### [GIVEN TASK]
Write the next part of the news piece below about the Manipur conflict's toll on Thanga Karang islanders, starting after its last sentence.
TEXT EXCERPT start
The ongoing violence in Manipur has left an indelible mark on its inhabitants, casting a shadow over nearly every individual in the state. This turbulence has not only scarred the collective psyche of the people but has also significantly impacted the economic stability of the region. A mere 50 kilometers away lies Thanga Karang, a picturesque lake island, distinguished for being the first cashless island in India. The residents of this secluded island are heavily reliant on tourism to sustain their livelihoods, as only a handful are employed in government roles, and the landscape doesn’t favor extensive agricultural ventures. This prevailing conflict, centered around disputes between the Meitei and Zo-Kuki communities, has unfortunately robbed these islanders of their primary source of income: selling fish delicacies to visitors. The consequence of the tensions is evident, as tourists, who once flocked to this serene destination haven’t ventured there since May 3, leaving the community in a precarious economic situation.
In an effort to delve deeper into the ripple effects of the ongoing conflict on the livelihood of the people of Thanga Karang, the Imphal Times reached out to several residents of the island to record their firsthand experiences. One such voice was that of Oinam Satyabati, a local fish seller whose tales echoed the sentiments of many.
“In the past, tourists flocked to our island, and my stock of fish would fly off the shelves. I used to go home with empty baskets, with every single fish sold,” Satyabati reminisced. Her voice wavered slightly as she confessed, “The present circumstances have brought an unforeseen lull in our business. No tourist dares to venture here now.”
Detailing her once-thriving enterprise, she elucidated, “We would catch the fish, dry it, and then, at our convenience, we’d set up our stalls. This routine not only brought us sustenance but also allowed flexibility in our sales. However, the ongoing disturbances have barricaded our paths. With curfews in place and transportation coming to a near halt, the journey to Imphal for business has become an arduous endeavor.”
She sighed deeply before continuing, “In earlier times, a profit of 700 was easily attainable. But today, reaching even 300 seems like an uphill battle. In truth, our primary aim has shifted from making profits to mere survival. Our selling prices have been slashed, cutting down our margins, but we persist, hoping to earn just enough for our day-to-day needs.”
Satyabati’s eyes, brimming with emotions, mirrored the island’s collective despair, “The island used to buzz with the chatter of tourists. Their presence lifted our spirits, especially during the holiday seasons. Our catch always found eager buyers, ensuring we never had to worry about unsold stocks. But now, our baskets remain full, our fish unsold, and our hopes dwindling.”
Following Oinam Satyabati’s poignant testimony, this journalist met Oinam Boyai, a boat owner whose story presented yet another dimension to the islanders’ struggle. Among the serene waters that surround Thanga and Karang, Boyai’s boat is one of the 19 motorized vessels responsible for ferrying passengers to and fro.
“Before the conflict began, our boats were always bustling with activity,” Boyai reminisced, his gaze fixed on the gentle ripples of the water. “Lines of eager tourists and locals alike would form at the docks, all waiting for a ride to the scenic Karang Island. We boatmen scarcely had a moment’s reprieve – the demand was relentless.”
TEXT EXCERPT end
RECORDS SHOWN start
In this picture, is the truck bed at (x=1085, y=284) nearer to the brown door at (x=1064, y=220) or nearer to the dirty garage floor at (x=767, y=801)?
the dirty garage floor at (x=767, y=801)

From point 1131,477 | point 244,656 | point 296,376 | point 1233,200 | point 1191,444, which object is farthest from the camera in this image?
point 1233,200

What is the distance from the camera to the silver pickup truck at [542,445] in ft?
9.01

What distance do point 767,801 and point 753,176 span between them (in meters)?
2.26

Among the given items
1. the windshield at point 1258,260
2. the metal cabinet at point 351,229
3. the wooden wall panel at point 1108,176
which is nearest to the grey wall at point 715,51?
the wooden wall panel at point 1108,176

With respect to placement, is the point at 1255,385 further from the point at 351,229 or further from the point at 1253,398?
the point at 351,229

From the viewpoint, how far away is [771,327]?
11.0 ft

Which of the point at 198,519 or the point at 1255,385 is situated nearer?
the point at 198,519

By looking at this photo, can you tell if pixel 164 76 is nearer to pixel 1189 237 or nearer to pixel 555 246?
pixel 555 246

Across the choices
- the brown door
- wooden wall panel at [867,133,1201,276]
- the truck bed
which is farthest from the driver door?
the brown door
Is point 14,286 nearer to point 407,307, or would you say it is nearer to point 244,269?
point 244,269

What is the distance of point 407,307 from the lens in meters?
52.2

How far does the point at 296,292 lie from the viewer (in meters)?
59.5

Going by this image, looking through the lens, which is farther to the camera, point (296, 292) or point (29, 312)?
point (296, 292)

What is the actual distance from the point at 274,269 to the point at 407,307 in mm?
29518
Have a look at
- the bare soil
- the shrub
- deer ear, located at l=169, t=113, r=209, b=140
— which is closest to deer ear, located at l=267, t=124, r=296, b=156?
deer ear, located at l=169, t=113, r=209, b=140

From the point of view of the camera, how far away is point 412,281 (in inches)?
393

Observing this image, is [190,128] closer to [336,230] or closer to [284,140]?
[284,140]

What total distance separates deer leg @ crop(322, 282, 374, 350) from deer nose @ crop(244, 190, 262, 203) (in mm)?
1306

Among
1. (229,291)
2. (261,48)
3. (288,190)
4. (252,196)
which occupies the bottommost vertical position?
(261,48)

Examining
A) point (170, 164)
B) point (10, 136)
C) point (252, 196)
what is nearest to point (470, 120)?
RECORDS SHOWN end
### [ANSWER TO THE PROBLEM]
However, with a somber tone, he revealed the stark contrast of their present situation. “The tides have drastically changed now. Our boats mostly carry Karang natives who rely on us for their basic commuting needs. The once-abundant tourists, who would come seeking a slice of the island’s tranquility, have been conspicuously absent for over five months.”
The weight of the ongoing crisis was evident in Boyai’s voice as he concluded, “Navigating these waters was once a source of livelihood and pride for us, but now, with each empty boat ride, we’re reminded of how challenging mere survival has become in these tumultuous times.”
The ripple effects of the conflict touched every corner of Thanga Karang. Another testament to the socio-economic aftermath came from Oinam Biramani, a septuagenarian shopkeeper, who also runs a small eatery alongside. With a distant look in his eyes, he lamented, “There was a time when our cash register rang with sales totaling up to eight thousand rupees daily. However, ever since the conflict darkened our doorstep, a good day means barely touching three thousand rupees.”
Beside him, his wife was diligently preparing fritters, the golden morsels painting a stark contrast to the gray atmosphere. With a hint of sadness, she chimed in, “The locals have always been supportive, but their pockets only go so deep. It’s the tourists who primarily relished our delicacies.”
Elaborating further, she painted a vivid picture of their earlier bustling business. “From dawn to dusk, we were submerged in preparing our specialties. The aroma of fritters filled the air from early morning until 7 p.m. Twice a day, the sizzle of dry peas in the frying pan announced the next batch ready for sale. But now, the quietness around tells a different tale. The frequent demand has dwindled, forcing us to limit our preparations. Tourists, who once were the heart of our clientele, used to generously spend, buying in bulks, often to share with their families. Rs 100 and Rs 200 notes were common. Now, with the tourists gone and only the locals left to cater to, our earnings reflect the change. Today, the majority of our sales come in the form of Rs 10 notes, with larger denominations becoming a rare sight.”
The tales of Thanga Karang’s hardship continued to unfold, layer by layer. Salam Rajeshori, a respected leader of Meira Paibi on the island, painted a more comprehensive picture of the challenges the local community was facing. “For many here in Karang, their daily bread is earned by selling fish, either directly to tourists or in the markets. Now, that lifeline has been tragically cut,” she articulated, her voice reflecting the collective anxiety of her community.
Rajeshori’s maternal instincts echoed the concerns of many parents on the island, “Our children, the future of Karang, are being denied their right to education amidst this unrest. If we can’t earn, how will we ensure a better future for them? How can we possibly nurture their dreams and aspirations?” With desperation palpable in her voice, she exclaimed, “It feels as if the government has turned a blind eye to our sufferings. I fervently beseech them to intervene, to restore peace and hope, not just for the weary souls of Karang but for the entire Manipur community, especially the young students whose futures hang in the balance.”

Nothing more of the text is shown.